Tuning¶
In version 4.3.0 of NSD, additional functionality was added to increase performance even more. Most notably, this includes processor affinity.
NSD is performant by design because it matters when operators serve hundreds of
thousands or even millions of queries per second. We strive to make the right
choices by default, like enabling the use of libevent
at the configure stage
to ensure the most efficient event mechanism is used on a given platform. e.g.
epoll
on Linux and kqueue
on FreeBSD. Switches are available for
operators who know the implementation on their system behaves correctly, like
enabling the use of recvmmsg
at the configure stage
(--enable-recvmmsg
) to read multiple messages from a socket in one
system call.
By default NSD forks (only) one server. Modern computer systems however, may
have more than one processor, and usually have more than one core per processor.
The easiest way to scale up performance is to simply fork more servers by
configuring server-count: to match the number of cores available in the system
so that more queries can be answered simultaneously. If the operating system
supports it, ensure reuseport:
is set to yes
to distribute incoming
packets evenly across server processes to balance the load.
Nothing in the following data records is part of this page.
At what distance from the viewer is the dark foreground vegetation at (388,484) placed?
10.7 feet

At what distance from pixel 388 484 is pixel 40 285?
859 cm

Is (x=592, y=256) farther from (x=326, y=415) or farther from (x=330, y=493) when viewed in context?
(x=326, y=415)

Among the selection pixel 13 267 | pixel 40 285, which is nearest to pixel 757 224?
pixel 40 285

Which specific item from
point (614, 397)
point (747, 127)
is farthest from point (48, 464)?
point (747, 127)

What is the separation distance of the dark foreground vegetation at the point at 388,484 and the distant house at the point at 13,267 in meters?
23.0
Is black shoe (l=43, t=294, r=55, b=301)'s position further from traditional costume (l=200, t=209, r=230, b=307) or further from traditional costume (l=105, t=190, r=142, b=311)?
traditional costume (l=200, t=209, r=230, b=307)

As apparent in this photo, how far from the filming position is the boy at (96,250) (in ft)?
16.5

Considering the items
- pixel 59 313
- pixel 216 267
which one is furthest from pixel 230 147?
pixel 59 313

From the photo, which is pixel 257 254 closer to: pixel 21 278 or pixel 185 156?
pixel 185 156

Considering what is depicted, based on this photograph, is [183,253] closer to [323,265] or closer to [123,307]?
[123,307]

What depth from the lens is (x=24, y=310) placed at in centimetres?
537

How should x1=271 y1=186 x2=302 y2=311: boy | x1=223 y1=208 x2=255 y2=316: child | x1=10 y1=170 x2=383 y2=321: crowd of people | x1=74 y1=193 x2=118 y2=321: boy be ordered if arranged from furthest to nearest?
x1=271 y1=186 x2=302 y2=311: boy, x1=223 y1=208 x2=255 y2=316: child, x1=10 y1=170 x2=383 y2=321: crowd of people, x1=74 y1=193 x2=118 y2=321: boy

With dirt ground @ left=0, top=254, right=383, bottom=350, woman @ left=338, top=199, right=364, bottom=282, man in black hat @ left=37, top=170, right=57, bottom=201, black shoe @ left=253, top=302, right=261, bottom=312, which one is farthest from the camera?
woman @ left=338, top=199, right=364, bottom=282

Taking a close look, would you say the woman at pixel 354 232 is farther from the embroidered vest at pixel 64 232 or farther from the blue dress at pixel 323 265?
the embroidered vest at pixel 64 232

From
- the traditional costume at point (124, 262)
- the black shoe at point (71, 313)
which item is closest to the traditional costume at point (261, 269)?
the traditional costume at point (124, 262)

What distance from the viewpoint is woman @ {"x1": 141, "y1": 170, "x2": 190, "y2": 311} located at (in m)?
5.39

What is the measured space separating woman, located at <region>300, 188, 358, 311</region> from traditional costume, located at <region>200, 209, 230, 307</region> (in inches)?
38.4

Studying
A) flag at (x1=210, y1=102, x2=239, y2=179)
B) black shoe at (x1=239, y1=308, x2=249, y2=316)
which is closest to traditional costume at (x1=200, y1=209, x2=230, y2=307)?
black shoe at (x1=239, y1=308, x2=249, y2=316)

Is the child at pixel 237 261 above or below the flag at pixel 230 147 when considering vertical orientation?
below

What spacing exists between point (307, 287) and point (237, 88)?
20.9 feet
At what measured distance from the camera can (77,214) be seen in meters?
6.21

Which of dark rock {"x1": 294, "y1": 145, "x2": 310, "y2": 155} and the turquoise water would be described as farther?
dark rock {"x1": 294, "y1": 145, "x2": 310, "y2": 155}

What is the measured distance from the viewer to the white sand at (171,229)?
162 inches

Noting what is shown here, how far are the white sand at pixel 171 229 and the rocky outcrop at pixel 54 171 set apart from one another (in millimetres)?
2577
A couple of other options that the operator may want to consider:
Memory usage can be lowered (around 50%) by using zone files and disable the on-disk database by setting
database: ""
.TCP capacity can be significantly increased by setting
tcp-count: 1000
andtcp-timeout: 3
. Settcp-reject-overflow: yes
to prevent the kernel connection queue from growing.
Processor Affinity¶
The aforementioned settings provide an easy way to increase performance without
the need for in-depth knowledge of the hardware. For operators that require even
more throughput cpu-affinity
is available.
The operating system’s scheduling-algorithm determines which core a given task
is allocated to. Processors build up state — e.g. by keeping frequently accessed
data in cache memory — for the task that it is currently executing. Whenever a
task switches cores, performance is degraded because the core it switched to has
yet to build up said state. While this scheduling-algorithm works just fine for
general-purpose computing, operators may want to designate a set of cores for
best performance. The cpu-affinity
family of configuration options was added
to NSD specifically for that purpose.
Processor affinity is currently supported on Linux and FreeBSD. Other operating
systems may be supported in the future, but not all operating systems that can
run NSD support CPU pinning. To fully benefit from this feature, one must first
determine which cores should be allocated to NSD. This requires some knowledge
of the underlying hardware, but generally speaking every process should run on a
dedicated core and the use of Hyper-Threading cores should be avoided to prevent
resource contention. List every core designated to NSD in cpu-affinity
and
bind each server process to a specific core using server-<N>-cpu-affinity
and xfrd-cpu-affinity
to improve L1/L2 cache hit rates and reduce pipeline
stalls/flushes.
server:
server-count: 2
cpu-affinity: 0 1 2
server-1-cpu-affinity: 0
server-2-cpu-affinity: 1
xfrd-cpu-affinity: 2
Partition Sockets¶
ip-address:
options in the server:
clause can be configured per server
or set of servers. Sockets configured for a specific server are closed by other
servers on startup. This improves performance if a large number of sockets are
scanned using select/poll
and avoids waking up multiple servers when a
packet comes in, known as the thundering herd problem. Though both problems
are solved using a modern kernel and a modern I/O event mechanism, there is one
other reason to partition sockets, explained below.
server:
ip-address: 192.0.2.1 servers=1
Bind to Device¶
ip-address:
options in the server: clause can now also be configured to bind
directly to the network interface device on Linux (bindtodevice=yes
) and to
use a specific routing table on FreeBSD (setfib=<N>
). These were added to
ensure UDP responses go out over the same interface the query came in on if
there are multiple interfaces configured on the same subnet, but there may be
some performance benefits as well as the kernel does not have to go through the
network interface selection process.
server:
ip-address: 192.0.2.1 bindtodevice=yes setfib=<N>
Note
FreeBSD does not create extra routing tables on demand. Consult the FreeBSD Handbook, forums, etc. for information on how to configure multiple routing tables.
Combining Options¶
Field tests have shown best performance is achieved by combining the aforementioned options so that each network interface is essentially bound to a specific core. To do so, use one IP address per server process, pin that process to a designated core and bind directly to the network interface device.
server:
server-count: 2
cpu-affinity: 0 1 2
server-1-cpu-affinity: 0
server-2-cpu-affinity: 1
xfrd-cpu-affinity: 2
ip-address: 192.0.2.1 servers=1 bindtodevice=yes setfib=1
ip-address: 192.0.2.2 servers=2 bindtodevice=yes setfib=2
The above snippet serves as an example on how to use the configuration options. Which cores, IP addresses and routing tables are best used depends entirely on the hardware and network layout. Be sure to test extensively before using the options.